エミリはフーに、スープの説明を始めました。

「ママの作るスープはね、いつも野菜が入ってるよ。玉ねぎとトマト、それに、鶏肉。

いつも同じじゃないけど、いつも美味しいの。」

フーは聞き漏らさないように、目を閉じて聞いていました。
「フムフム、野菜と肉ね。これが入ると美味しいスープができるんだ。」

「それからお塩とコショウを少しずつ。」

「塩とコショウね!わかったよ!」

「入れるのは、ふつうの塩じゃないのよ。
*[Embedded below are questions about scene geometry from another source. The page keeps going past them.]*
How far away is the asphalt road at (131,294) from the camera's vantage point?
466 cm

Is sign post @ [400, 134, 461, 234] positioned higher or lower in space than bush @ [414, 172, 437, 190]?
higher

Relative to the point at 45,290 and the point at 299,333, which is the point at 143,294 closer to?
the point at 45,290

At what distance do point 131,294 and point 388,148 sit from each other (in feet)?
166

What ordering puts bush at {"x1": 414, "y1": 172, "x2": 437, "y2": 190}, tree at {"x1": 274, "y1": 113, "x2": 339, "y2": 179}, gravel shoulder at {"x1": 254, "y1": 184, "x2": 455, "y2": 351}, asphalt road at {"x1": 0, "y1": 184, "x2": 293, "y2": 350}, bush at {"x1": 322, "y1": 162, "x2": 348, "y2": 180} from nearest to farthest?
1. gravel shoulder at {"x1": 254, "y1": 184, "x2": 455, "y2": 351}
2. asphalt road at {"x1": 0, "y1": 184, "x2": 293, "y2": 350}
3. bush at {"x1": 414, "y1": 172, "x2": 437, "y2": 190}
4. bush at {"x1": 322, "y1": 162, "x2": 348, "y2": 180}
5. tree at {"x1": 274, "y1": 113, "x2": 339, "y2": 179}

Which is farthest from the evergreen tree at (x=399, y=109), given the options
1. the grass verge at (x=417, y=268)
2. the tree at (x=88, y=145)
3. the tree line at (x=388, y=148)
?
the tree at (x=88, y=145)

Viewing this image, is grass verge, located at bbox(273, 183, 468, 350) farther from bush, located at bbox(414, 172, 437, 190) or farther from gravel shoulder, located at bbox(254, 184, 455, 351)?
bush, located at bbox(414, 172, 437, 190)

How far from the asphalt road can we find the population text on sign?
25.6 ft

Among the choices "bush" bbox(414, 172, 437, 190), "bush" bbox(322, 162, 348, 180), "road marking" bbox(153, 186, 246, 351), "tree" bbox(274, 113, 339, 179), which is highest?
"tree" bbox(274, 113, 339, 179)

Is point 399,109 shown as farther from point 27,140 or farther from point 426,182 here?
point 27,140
うちのお塩は特別な塩。料理人のパパの手作りなんだから。これを入れるとスープが本当に美味しくなるの!」

エミリは胸をはって言いました。

フーはそれを聞き終わると、目を開けました。頭の中でスープのイメージがどんどん出来上がっていきます。

すると、胸に付けたバッジが、ピカーンと光りました。

フーとエミリは驚いてそのバッジの方を見ました。すると、一筋の光がバッジから出ているではありませんか。その光は冷蔵庫の方を指しています。

フーとエミリは冷蔵庫を開けて中をのぞきこみました。

冷蔵庫の棚には、エミリのママが買っておいた鶏の手羽先が、透明の包みに入って置いてあるのが見えます。

お肉が鶏の手の先っぽの形になっていたので、エミリには何の肉だかすぐにわかりました。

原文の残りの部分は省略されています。